Glenties summer school honours Patrick MacGill and looks at the social conditions that made the writer.
This is the third year of the Patrick MacGill Summer School in Glenties celebrating the Donegal writer. The navvy poet Patrick MacGill was born in 1889 in Glenties.
His parents, like their neighbours, were dirt poor.
The eldest of 11 children. He walked barefoot to national school in Mullanmore, and at the age of 12 left education and began working for a farmer in Tyrone. Aged 14, he left for Scotland to work as a tattie howker picking potatoes. All of these early experiences provided inspiration for his most powerful writings.
I kept mucking about on farms and other places working a day here and a week there earning a guinea clear in one job and spending it while looking for the next.
Patrick MacGill often spent days in search of work sleeping in hay sheds, barns and ditches. His memoir-novel 'Children of The Dead End' expresses an anger at the exploitation of his fellow workers and the stranglehold the church held over the Ireland he had left behind.
This year in Glenties, the local people witnessed a change in the attitude of the church to Patrick MacGill. The MacGill Summer School was officially opened by the Bishop of Raphoe Dr Hegarty.
Mary Clare O'Donnell, a niece of Patrick MacGill, was at the ceremony and thought her uncle would chuckle at the thought of the bishop opening a festival in his honour.
Changed times from seventy years ago when they disapproved of him.
The MacGill Summer School, is a celebration of the work of Patrick MacGill.
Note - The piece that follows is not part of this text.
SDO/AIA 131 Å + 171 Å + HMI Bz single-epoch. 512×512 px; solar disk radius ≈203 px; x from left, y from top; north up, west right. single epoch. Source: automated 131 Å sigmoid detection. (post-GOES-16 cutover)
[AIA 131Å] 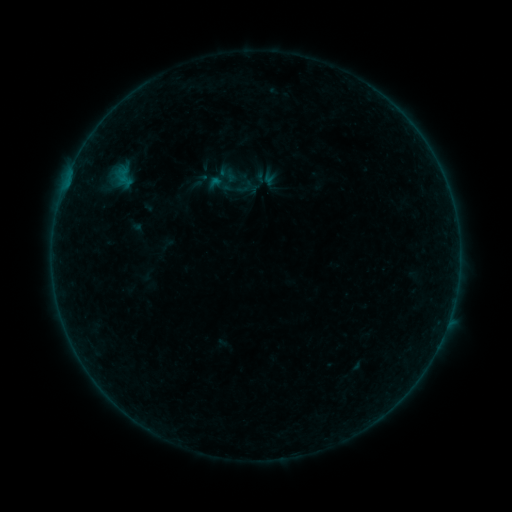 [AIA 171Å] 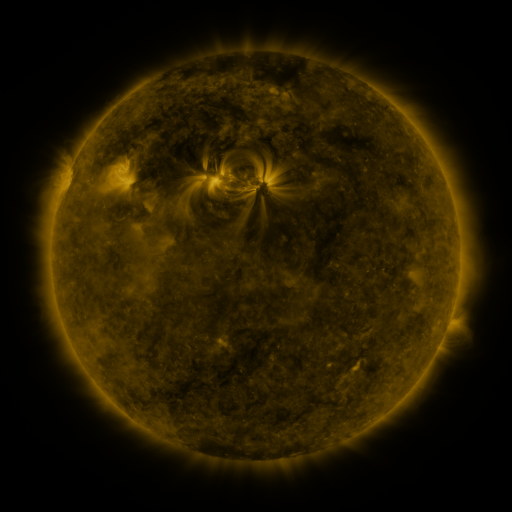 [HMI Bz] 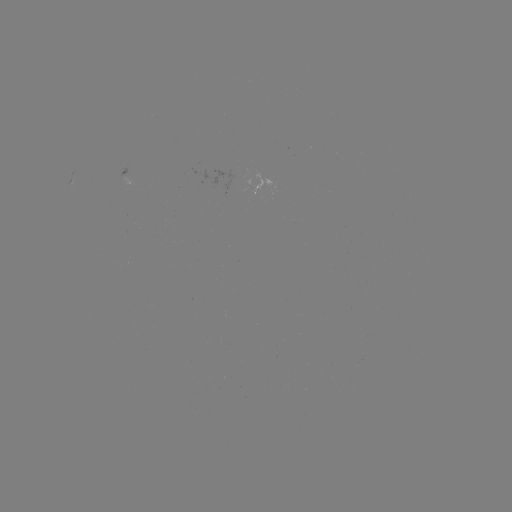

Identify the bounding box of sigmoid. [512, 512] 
[204, 169, 234, 200].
Joe Mulholland, director of the event, says that the festival wants to examine how the social and economic conditions influence The work of Patrick MacGill.
Joe Mulholland describes the writer as a man of his time and says his work is a great social document. Patrick MacGill called out landlordism, the native merchant class, and the church as the three main causes of economic and social inequality.
An RTÉ News report broadcast on 8 September 1983. The reporter is Tommie Gorman.